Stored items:
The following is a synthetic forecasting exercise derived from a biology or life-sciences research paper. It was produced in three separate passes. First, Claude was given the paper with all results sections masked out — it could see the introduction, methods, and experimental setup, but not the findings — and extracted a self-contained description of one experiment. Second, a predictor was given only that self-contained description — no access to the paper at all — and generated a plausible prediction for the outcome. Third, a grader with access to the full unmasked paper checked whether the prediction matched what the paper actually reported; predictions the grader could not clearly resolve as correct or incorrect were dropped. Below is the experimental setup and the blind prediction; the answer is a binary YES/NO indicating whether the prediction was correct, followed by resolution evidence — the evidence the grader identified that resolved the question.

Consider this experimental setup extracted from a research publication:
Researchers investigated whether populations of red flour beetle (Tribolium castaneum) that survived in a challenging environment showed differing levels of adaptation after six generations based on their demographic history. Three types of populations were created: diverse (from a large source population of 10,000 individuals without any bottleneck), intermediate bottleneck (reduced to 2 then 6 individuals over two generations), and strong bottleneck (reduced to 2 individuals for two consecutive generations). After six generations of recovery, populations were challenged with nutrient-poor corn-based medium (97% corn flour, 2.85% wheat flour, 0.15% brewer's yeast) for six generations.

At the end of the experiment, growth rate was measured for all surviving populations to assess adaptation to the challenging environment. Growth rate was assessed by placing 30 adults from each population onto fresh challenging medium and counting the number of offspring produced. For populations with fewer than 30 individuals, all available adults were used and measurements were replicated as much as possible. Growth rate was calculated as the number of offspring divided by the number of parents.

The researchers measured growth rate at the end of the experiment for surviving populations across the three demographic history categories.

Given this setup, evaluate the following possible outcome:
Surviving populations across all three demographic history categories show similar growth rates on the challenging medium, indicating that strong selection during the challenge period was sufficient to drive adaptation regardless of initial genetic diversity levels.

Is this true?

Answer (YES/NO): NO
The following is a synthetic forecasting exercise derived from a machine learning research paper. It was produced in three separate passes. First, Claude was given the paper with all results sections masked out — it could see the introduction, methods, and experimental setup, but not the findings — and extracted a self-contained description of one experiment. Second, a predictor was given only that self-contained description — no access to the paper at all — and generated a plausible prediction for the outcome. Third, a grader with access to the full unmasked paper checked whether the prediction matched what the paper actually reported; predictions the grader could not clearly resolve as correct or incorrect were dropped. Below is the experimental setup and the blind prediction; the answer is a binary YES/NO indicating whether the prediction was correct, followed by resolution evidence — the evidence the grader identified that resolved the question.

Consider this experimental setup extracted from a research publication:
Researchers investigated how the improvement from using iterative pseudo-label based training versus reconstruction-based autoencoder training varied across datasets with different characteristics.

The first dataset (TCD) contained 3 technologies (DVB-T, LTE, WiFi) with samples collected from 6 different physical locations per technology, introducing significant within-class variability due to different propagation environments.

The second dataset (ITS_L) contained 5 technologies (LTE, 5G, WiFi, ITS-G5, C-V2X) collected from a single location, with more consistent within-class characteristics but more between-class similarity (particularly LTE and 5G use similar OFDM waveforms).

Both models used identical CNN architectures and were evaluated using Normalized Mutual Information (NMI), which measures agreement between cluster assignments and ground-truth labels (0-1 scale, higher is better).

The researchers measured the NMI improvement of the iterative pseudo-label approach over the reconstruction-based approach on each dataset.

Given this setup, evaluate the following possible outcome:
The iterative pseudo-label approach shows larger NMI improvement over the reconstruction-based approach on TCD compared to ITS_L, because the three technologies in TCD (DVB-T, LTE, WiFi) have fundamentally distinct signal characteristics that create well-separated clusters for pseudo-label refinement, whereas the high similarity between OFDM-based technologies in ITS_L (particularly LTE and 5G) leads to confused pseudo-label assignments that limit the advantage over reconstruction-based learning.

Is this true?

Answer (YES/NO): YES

WHAT THE EXERCISE ASKS: Give the entries again exactly, every one.

OUTPUT FOR THIS TASK:
The following is a synthetic forecasting exercise derived from a biology or life-sciences research paper. It was produced in three separate passes. First, Claude was given the paper with all results sections masked out — it could see the introduction, methods, and experimental setup, but not the findings — and extracted a self-contained description of one experiment. Second, a predictor was given only that self-contained description — no access to the paper at all — and generated a plausible prediction for the outcome. Third, a grader with access to the full unmasked paper checked whether the prediction matched what the paper actually reported; predictions the grader could not clearly resolve as correct or incorrect were dropped. Below is the experimental setup and the blind prediction; the answer is a binary YES/NO indicating whether the prediction was correct, followed by resolution evidence — the evidence the grader identified that resolved the question.

Consider this experimental setup extracted from a research publication:
Researchers investigated whether populations of red flour beetle (Tribolium castaneum) that survived in a challenging environment showed differing levels of adaptation after six generations based on their demographic history. Three types of populations were created: diverse (from a large source population of 10,000 individuals without any bottleneck), intermediate bottleneck (reduced to 2 then 6 individuals over two generations), and strong bottleneck (reduced to 2 individuals for two consecutive generations). After six generations of recovery, populations were challenged with nutrient-poor corn-based medium (97% corn flour, 2.85% wheat flour, 0.15% brewer's yeast) for six generations.

At the end of the experiment, growth rate was measured for all surviving populations to assess adaptation to the challenging environment. Growth rate was assessed by placing 30 adults from each population onto fresh challenging medium and counting the number of offspring produced. For populations with fewer than 30 individuals, all available adults were used and measurements were replicated as much as possible. Growth rate was calculated as the number of offspring divided by the number of parents.

The researchers measured growth rate at the end of the experiment for surviving populations across the three demographic history categories.

Given this setup, evaluate the following possible outcome:
Surviving populations across all three demographic history categories show similar growth rates on the challenging medium, indicating that strong selection during the challenge period was sufficient to drive adaptation regardless of initial genetic diversity levels.

Is this true?

Answer (YES/NO): NO
The following is a synthetic forecasting exercise derived from a machine learning research paper. It was produced in three separate passes. First, Claude was given the paper with all results sections masked out — it could see the introduction, methods, and experimental setup, but not the findings — and extracted a self-contained description of one experiment. Second, a predictor was given only that self-contained description — no access to the paper at all — and generated a plausible prediction for the outcome. Third, a grader with access to the full unmasked paper checked whether the prediction matched what the paper actually reported; predictions the grader could not clearly resolve as correct or incorrect were dropped. Below is the experimental setup and the blind prediction; the answer is a binary YES/NO indicating whether the prediction was correct, followed by resolution evidence — the evidence the grader identified that resolved the question.

Consider this experimental setup extracted from a research publication:
Researchers investigated how the improvement from using iterative pseudo-label based training versus reconstruction-based autoencoder training varied across datasets with different characteristics.

The first dataset (TCD) contained 3 technologies (DVB-T, LTE, WiFi) with samples collected from 6 different physical locations per technology, introducing significant within-class variability due to different propagation environments.

The second dataset (ITS_L) contained 5 technologies (LTE, 5G, WiFi, ITS-G5, C-V2X) collected from a single location, with more consistent within-class characteristics but more between-class similarity (particularly LTE and 5G use similar OFDM waveforms).

Both models used identical CNN architectures and were evaluated using Normalized Mutual Information (NMI), which measures agreement between cluster assignments and ground-truth labels (0-1 scale, higher is better).

The researchers measured the NMI improvement of the iterative pseudo-label approach over the reconstruction-based approach on each dataset.

Given this setup, evaluate the following possible outcome:
The iterative pseudo-label approach shows larger NMI improvement over the reconstruction-based approach on TCD compared to ITS_L, because the three technologies in TCD (DVB-T, LTE, WiFi) have fundamentally distinct signal characteristics that create well-separated clusters for pseudo-label refinement, whereas the high similarity between OFDM-based technologies in ITS_L (particularly LTE and 5G) leads to confused pseudo-label assignments that limit the advantage over reconstruction-based learning.

Is this true?

Answer (YES/NO): YES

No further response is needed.